(RECORDS SHOWN begins)
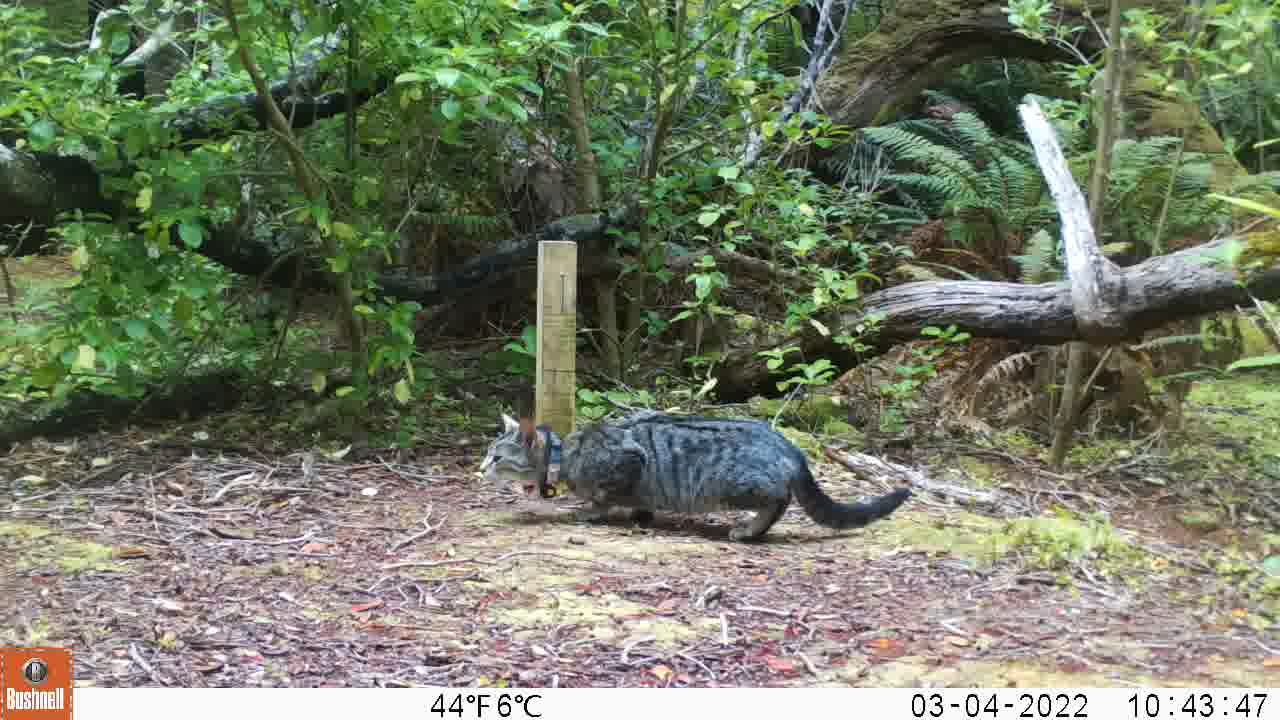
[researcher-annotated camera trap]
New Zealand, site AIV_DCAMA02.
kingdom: Animalia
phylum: Chordata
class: Mammalia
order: Carnivora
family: Felidae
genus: Felis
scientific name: Felis catus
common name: domestic cat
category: cat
(RECORDS SHOWN ends)
WHAT YOU NEED TO DO =
Your answer should hold exactly the lines from the one containing "family: Felidae" to the last line of the data, both included, and no others.

EXPECTED OUTPUT =
family: Felidae
genus: Felis
scientific name: Felis catus
common name: domestic cat
category: cat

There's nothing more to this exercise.